An imperial protection racket
Like other nomad conquerors before and after them, the Huns did not impose their own culture on their new subjects. Quite the reverse: The lands the Huns occupied included many Romans and Rome-influenced tribes, who taught their new masters a lot. The Huns' power remained their cavalry, and they settled in what is now Hungary because its grassy plains could support horses. But they began to settle down in villages, enjoying the income from their subjects. Kelly says the Huns were not so much an empire as a protection racket.
When Attila emerged as the Huns' supreme leader, he extended the racket to the south and west. Sometimes he fought as a Roman ally against other "barbarians." But he also expected sizable payoffs in return for leaving Constantinople alone. The eastern emperors, worrying about Vandals in North Africa and Persians in the east, thought it was far better to pay him than to fight him.
Then the emperor Theodosius made a disastrous miscalculation: He cooked up a literally Byzantine intrigue to create regime change in the Hunnic Empire.
The most fascinating part of Kelly's book is the account of an embassy to Attila that was actually a front for a planned assassination. The ambassador, a young aristocrat named Maximinus, was completely out of the loop. So was his colleague the historian Priscus, who later reported the plot.
But Attila's own spies knew exactly what Constantinople was planning, and handled the plot with exquisite style--perhaps like Fidel Castro thwarting yet another CIA plot. The ambassador and the historian escaped with their lives, but others were not so lucky.
The climax of Attila's career was his foray into the Western Empire, when his forces swept across France and then moved south into Italy. His pretext was that a Roman princess had offered herself in marriage to him, only to be married off to someone else instead. So he marched west to claim his bride -- and to make himself at least the co-emperor of the West.
Armed robbery on a large scale
An army of Romans and Goths gave him a good beating in the Battle of the Catalaunian Plain, effectively ending the myth of Hunnic invincibility. But Attila turned south to ravage Italy. He was turned away from Rome by the Pope's intercession; but Rome was a relic by then. The West was ruled from the Adriatic city of Ravenna, and Rome was hardly worth sacking.
But Attila had achieved his main purpose, which was armed robbery on a large scale. His armies returned to Hungary with enormous plunder. Not long after, in bed with his latest new wife, he fell into a drunken stupor, suffered a nosebleed, and drowned in his own blood.

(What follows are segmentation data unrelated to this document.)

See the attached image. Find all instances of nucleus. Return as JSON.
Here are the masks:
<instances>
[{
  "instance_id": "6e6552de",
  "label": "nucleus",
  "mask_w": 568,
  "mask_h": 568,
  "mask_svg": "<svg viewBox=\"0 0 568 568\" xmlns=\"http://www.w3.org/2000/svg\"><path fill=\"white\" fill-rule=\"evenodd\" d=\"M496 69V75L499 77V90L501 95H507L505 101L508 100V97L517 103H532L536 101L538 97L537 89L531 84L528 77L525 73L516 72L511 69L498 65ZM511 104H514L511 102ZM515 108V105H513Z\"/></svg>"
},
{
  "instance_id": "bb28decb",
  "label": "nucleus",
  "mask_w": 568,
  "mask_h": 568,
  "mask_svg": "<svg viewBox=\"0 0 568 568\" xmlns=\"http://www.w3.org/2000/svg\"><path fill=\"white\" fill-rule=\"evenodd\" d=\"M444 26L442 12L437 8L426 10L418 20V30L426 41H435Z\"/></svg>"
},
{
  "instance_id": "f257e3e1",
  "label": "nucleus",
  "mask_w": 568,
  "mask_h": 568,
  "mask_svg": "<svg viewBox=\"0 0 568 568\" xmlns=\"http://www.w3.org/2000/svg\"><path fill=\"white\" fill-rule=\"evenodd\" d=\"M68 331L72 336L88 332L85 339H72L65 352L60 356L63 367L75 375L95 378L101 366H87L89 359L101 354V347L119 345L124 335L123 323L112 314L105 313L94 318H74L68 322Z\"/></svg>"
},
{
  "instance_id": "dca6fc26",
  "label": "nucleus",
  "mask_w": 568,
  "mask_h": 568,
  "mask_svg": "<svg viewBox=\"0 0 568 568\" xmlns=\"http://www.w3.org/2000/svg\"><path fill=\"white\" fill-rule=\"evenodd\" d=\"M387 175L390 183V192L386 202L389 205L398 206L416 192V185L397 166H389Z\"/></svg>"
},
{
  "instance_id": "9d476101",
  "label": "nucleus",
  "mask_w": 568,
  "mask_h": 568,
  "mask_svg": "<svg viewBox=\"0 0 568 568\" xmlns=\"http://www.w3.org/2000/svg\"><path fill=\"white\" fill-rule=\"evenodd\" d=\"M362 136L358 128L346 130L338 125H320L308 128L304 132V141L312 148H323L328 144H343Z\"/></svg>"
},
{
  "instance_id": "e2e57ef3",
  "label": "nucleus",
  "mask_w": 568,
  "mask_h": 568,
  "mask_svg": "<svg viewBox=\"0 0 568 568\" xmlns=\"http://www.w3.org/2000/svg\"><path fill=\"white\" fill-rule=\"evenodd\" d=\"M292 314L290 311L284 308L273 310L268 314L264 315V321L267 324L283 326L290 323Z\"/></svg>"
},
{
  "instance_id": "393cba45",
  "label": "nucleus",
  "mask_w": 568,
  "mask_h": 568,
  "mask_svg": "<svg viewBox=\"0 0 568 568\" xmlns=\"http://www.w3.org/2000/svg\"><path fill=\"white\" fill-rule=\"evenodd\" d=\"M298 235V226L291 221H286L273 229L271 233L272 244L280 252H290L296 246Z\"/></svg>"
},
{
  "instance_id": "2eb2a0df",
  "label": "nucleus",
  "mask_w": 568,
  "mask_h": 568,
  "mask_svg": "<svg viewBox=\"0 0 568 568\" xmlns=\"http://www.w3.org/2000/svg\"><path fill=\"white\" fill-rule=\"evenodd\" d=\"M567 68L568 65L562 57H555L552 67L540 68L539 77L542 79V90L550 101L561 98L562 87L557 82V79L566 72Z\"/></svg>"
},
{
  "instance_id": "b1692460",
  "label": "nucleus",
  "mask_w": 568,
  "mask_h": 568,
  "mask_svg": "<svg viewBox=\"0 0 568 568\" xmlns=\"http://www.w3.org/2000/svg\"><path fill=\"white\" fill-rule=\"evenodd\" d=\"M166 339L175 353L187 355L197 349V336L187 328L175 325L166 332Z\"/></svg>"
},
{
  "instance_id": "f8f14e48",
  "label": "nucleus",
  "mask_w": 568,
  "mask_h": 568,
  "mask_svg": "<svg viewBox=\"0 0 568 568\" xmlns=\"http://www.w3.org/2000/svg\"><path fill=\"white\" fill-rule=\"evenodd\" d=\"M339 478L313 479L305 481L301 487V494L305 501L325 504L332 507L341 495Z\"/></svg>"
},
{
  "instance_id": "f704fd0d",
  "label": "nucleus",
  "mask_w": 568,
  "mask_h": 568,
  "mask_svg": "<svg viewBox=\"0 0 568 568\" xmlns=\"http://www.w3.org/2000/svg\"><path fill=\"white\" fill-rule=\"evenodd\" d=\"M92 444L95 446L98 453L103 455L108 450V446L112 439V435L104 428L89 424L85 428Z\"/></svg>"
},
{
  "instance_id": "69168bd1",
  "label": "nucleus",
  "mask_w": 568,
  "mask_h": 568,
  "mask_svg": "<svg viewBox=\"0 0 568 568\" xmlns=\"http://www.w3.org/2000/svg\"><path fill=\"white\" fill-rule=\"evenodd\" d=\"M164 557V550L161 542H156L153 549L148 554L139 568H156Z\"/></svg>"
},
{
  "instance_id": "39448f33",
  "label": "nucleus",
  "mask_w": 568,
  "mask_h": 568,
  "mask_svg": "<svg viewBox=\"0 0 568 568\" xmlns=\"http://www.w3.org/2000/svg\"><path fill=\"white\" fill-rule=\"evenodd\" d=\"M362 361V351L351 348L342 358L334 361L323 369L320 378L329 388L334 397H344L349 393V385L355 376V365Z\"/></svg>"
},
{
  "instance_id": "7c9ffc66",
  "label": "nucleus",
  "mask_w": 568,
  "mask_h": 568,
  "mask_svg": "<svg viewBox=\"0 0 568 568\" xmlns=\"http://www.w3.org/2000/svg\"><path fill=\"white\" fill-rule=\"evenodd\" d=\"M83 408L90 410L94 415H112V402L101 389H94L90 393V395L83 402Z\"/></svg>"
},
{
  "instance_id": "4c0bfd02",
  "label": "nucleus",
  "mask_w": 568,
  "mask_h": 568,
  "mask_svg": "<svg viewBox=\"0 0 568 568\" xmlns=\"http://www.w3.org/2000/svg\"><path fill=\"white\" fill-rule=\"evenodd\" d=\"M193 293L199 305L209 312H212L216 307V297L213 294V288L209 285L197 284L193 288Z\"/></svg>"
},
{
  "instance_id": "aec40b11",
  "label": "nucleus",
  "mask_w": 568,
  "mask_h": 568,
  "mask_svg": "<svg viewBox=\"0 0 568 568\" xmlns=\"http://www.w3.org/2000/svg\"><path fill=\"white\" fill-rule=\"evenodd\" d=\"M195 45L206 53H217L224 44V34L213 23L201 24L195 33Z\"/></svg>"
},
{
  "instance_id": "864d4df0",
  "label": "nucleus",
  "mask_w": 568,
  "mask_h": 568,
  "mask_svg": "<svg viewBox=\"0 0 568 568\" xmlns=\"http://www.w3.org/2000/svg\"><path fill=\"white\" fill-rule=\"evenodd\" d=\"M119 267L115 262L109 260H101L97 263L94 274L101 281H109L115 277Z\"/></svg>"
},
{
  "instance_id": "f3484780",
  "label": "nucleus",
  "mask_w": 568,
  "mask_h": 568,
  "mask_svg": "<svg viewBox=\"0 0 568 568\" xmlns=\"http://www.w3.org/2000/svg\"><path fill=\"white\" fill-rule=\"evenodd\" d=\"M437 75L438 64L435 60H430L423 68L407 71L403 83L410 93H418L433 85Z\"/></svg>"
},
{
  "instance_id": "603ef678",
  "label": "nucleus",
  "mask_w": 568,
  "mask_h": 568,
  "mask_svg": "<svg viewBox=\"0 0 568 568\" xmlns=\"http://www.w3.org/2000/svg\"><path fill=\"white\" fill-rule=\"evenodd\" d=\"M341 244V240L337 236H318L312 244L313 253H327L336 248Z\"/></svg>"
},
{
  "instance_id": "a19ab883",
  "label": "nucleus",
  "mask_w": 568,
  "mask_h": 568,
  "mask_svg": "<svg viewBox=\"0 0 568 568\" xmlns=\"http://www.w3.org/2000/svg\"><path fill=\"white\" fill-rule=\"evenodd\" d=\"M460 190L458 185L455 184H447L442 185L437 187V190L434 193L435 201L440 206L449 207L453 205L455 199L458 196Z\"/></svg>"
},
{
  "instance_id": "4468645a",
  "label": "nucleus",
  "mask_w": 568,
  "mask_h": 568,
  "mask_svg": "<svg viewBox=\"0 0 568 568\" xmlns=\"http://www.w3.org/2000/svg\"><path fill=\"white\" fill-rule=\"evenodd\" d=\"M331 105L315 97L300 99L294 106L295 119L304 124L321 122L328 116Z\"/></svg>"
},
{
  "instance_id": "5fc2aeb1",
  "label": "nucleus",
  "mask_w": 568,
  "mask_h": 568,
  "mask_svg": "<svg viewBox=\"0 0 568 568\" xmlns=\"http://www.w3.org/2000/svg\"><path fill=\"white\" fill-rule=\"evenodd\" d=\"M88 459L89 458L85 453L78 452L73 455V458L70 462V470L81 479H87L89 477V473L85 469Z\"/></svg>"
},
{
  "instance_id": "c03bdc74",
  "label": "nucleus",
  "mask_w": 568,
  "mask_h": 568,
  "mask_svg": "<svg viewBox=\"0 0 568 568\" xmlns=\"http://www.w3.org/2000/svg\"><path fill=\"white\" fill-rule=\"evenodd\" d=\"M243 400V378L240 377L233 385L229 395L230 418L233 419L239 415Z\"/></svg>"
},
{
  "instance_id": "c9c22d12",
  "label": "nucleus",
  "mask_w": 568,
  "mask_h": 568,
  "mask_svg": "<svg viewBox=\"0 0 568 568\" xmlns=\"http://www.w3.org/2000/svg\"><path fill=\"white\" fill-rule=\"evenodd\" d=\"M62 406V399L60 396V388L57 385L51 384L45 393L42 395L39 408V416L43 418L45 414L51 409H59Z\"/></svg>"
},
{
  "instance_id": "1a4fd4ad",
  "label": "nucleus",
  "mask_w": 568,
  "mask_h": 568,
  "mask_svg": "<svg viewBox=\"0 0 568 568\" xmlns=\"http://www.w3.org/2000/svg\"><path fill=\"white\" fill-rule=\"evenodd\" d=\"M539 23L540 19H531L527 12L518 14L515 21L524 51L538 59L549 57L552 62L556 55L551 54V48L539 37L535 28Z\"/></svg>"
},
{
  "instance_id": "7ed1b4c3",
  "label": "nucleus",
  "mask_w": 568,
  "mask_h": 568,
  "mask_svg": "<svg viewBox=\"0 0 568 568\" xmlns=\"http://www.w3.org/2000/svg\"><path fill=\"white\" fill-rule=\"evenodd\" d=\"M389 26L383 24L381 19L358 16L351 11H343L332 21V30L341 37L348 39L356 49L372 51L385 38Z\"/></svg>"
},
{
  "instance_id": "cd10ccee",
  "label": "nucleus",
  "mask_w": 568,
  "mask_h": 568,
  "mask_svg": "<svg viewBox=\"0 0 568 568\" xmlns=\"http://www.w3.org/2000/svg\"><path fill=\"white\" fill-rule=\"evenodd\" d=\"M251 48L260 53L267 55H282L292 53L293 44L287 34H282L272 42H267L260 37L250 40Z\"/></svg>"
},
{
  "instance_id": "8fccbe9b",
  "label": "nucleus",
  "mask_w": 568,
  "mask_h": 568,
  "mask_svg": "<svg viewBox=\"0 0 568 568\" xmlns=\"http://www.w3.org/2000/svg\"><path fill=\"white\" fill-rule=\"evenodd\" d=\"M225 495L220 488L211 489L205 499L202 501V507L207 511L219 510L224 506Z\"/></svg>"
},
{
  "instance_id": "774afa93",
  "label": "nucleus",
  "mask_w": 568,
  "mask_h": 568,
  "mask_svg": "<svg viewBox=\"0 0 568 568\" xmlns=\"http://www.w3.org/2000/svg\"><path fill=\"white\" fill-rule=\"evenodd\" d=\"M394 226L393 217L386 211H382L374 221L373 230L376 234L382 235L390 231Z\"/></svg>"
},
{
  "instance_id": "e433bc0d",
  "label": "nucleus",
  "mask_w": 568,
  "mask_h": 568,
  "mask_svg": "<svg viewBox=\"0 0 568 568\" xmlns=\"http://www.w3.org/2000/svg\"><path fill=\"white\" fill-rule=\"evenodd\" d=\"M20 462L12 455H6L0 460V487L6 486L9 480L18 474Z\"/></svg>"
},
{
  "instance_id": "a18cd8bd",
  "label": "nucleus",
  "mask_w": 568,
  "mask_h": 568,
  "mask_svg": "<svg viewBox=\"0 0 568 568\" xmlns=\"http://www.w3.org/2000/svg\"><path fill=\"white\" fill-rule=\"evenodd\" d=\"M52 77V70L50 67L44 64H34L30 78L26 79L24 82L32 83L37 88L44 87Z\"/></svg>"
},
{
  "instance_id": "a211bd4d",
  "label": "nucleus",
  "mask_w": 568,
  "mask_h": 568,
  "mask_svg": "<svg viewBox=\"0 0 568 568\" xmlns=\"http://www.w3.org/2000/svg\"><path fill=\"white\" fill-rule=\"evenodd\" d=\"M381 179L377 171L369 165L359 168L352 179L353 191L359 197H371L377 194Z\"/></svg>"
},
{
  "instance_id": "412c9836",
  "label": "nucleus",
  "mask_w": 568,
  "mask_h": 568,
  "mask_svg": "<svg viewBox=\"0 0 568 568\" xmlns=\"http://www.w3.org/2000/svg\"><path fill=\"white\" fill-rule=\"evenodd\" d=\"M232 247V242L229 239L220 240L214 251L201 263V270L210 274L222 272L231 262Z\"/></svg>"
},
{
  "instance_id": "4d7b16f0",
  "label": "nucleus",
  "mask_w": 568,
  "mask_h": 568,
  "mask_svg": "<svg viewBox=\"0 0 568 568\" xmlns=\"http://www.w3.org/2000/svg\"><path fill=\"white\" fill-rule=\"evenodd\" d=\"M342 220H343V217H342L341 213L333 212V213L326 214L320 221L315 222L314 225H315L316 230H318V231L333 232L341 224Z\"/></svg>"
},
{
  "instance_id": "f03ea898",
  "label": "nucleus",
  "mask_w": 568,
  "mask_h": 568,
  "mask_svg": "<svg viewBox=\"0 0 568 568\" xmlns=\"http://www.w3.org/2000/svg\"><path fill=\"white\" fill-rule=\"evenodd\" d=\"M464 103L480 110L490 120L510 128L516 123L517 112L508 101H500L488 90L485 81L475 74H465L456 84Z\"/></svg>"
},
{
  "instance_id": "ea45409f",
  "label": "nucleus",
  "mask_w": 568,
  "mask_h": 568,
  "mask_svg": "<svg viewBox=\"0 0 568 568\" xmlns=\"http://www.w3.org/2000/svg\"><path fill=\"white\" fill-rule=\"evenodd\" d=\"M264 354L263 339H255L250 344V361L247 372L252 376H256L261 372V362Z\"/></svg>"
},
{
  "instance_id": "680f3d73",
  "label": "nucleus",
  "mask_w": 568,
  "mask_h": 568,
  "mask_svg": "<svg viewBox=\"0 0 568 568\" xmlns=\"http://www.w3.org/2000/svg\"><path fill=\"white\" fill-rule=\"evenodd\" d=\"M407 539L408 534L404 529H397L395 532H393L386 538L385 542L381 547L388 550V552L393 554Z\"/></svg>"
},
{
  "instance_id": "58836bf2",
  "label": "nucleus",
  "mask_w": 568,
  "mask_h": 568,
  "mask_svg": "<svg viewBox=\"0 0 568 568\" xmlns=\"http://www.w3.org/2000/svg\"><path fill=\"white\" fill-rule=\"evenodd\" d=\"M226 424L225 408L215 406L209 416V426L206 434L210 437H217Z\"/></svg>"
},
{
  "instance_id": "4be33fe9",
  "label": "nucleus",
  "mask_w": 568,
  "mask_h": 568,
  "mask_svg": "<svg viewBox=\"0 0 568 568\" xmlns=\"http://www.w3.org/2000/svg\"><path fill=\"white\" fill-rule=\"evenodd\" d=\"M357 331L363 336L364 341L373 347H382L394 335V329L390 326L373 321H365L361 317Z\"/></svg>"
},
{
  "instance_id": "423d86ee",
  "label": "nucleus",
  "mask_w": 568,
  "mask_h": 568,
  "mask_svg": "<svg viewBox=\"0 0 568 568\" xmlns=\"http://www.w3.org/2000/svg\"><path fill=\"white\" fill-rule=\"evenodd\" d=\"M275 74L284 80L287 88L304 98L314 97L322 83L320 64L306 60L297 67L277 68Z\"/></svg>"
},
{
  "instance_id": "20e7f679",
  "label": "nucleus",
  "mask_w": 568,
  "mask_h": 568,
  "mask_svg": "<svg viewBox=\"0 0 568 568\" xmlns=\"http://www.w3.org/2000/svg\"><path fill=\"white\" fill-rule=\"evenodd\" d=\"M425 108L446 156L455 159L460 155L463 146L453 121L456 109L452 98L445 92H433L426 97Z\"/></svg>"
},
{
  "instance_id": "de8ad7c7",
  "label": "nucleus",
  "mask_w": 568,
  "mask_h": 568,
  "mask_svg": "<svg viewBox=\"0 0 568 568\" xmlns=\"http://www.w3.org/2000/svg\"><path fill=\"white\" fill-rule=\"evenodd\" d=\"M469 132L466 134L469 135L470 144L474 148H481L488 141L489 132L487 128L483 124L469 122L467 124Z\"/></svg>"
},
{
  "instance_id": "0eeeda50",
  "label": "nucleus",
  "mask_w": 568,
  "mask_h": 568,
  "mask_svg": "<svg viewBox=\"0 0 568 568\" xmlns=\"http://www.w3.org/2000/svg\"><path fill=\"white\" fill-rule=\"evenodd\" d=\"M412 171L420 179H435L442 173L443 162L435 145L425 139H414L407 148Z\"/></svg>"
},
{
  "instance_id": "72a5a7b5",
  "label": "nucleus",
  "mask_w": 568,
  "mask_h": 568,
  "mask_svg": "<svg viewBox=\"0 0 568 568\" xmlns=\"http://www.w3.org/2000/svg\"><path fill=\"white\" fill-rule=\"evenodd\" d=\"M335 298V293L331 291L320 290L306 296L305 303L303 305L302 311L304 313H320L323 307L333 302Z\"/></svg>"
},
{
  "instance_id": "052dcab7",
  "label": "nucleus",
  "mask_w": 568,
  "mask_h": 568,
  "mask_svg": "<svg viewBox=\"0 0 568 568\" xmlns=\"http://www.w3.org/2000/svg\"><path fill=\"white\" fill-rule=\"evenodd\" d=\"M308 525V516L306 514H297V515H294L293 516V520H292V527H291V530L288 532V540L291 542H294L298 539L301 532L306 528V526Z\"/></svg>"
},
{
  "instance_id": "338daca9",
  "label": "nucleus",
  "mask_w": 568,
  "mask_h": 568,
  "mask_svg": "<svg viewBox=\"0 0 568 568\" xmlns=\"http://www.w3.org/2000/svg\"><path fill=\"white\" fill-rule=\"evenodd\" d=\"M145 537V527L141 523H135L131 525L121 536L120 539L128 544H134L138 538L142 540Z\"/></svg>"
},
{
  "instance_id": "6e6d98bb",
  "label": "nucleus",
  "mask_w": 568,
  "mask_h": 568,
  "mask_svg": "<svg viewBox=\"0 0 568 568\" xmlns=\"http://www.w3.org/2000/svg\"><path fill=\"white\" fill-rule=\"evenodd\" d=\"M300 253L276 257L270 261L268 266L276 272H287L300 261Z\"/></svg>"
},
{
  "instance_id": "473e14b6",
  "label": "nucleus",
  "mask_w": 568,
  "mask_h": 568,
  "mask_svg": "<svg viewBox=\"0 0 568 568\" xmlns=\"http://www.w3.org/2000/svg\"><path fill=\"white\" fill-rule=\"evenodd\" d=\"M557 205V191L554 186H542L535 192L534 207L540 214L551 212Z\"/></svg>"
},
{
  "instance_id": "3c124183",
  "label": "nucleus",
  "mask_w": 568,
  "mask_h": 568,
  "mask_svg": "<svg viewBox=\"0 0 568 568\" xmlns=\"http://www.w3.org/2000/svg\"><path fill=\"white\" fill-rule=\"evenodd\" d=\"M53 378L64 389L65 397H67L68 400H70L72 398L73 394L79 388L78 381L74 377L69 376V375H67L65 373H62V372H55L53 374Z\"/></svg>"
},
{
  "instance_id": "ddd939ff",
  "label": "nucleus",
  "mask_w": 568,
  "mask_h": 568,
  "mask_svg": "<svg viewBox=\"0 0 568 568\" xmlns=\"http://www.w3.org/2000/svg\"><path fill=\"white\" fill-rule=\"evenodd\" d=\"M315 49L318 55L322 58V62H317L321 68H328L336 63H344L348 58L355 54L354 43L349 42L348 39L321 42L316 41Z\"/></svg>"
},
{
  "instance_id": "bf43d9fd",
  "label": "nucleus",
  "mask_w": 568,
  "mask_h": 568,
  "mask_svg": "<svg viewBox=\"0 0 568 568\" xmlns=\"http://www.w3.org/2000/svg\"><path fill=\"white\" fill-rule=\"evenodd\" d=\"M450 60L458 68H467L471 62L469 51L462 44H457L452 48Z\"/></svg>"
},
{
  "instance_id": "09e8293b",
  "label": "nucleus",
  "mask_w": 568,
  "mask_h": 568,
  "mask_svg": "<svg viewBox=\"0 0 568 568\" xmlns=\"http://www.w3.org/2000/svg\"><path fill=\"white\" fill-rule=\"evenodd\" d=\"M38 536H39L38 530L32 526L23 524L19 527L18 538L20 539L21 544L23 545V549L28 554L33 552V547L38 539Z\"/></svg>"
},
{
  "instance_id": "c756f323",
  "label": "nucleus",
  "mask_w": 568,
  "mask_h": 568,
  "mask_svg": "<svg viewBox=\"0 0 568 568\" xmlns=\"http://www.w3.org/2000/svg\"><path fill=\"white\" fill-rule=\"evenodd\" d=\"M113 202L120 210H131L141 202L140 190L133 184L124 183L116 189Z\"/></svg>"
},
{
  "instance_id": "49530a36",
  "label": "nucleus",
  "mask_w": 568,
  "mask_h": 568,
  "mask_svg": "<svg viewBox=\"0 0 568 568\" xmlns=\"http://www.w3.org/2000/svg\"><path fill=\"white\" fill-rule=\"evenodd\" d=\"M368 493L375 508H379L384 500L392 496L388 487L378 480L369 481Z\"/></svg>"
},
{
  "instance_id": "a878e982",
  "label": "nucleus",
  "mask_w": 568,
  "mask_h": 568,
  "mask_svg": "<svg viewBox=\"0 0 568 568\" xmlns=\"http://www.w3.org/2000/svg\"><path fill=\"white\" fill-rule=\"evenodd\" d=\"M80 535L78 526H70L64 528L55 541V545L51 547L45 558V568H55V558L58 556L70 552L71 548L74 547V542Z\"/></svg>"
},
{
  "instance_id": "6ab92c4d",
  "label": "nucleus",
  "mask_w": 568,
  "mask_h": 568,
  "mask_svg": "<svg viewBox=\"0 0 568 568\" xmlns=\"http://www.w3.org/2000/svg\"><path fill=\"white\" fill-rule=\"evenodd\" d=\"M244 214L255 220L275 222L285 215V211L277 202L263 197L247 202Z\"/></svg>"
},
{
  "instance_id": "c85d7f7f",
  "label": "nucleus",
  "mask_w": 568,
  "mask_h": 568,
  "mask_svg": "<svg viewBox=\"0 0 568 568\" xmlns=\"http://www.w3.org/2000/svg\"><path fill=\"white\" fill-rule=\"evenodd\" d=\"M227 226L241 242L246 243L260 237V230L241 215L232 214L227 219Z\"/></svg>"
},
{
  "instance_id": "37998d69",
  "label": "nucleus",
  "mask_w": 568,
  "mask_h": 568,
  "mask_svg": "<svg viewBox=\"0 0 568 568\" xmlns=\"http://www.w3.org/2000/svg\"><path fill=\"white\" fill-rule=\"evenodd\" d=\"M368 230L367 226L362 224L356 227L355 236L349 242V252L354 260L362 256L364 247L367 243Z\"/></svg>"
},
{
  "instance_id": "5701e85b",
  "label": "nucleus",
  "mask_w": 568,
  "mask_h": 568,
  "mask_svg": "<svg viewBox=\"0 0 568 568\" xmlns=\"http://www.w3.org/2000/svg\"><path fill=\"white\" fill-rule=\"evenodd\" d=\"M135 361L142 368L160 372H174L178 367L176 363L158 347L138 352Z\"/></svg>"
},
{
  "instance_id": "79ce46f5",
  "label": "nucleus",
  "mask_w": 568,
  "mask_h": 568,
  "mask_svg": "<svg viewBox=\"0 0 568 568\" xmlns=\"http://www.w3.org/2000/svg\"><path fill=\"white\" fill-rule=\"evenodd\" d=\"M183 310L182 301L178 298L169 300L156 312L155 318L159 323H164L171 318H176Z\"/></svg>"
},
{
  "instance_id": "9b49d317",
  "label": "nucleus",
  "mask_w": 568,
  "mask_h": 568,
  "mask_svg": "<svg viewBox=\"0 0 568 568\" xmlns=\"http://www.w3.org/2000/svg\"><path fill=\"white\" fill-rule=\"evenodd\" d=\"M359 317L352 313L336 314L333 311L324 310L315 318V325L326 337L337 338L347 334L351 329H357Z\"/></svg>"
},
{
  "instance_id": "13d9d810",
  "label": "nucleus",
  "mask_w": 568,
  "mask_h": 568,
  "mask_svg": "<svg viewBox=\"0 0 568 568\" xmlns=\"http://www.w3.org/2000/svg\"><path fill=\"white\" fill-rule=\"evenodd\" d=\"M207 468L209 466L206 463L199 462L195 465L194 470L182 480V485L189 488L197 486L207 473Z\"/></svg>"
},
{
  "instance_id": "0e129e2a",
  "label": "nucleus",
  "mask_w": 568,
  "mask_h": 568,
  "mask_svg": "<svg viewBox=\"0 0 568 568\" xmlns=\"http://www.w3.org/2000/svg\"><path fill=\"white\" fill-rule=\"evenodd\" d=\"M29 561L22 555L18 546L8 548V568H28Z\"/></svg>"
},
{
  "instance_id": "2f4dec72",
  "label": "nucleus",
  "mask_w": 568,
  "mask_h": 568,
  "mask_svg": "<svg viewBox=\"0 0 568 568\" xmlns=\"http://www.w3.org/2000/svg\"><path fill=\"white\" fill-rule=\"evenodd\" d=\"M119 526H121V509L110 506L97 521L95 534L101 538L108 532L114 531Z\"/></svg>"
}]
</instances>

His empire died with him. His sons fought one another for mastery, and all of them lost. But this was not good news for the Romans. Like people in the Soviet satellites in 1989, the Huns' subjects headed west for the relative safety of the empire. A few more decades of illegal immigration and general chaos turned a continental empire into a mob of squabbling barbarian kingdoms. Just as Rome hadn't been worth sacking, its last emperor, Romulus Augustulus, wasn't worth assassinating. He was pensioned off instead.
Kelly's account lets us draw some obvious parallels with our own era of imperial overstretch and mass migration. But he doesn't make a point of them, though the "Barbarian Terror" in the title looks like a publisher's marketing gimmick. Like the Romans, and like modern governments, Attila used terror when it was cost-effective. When it wasn't, he negotiated.
We can even regard him as a kind of tragic hero. He was a military and political genius who had come out of nowhere. He could usually outsmart and outfight his supposedly civilized enemies.
But he was a gangster who never went legit: The Huns created no institutions, built no culture, and left not a word of their own to describe their rise and fall. No one knows where Attila's tomb is, and his people have vanished.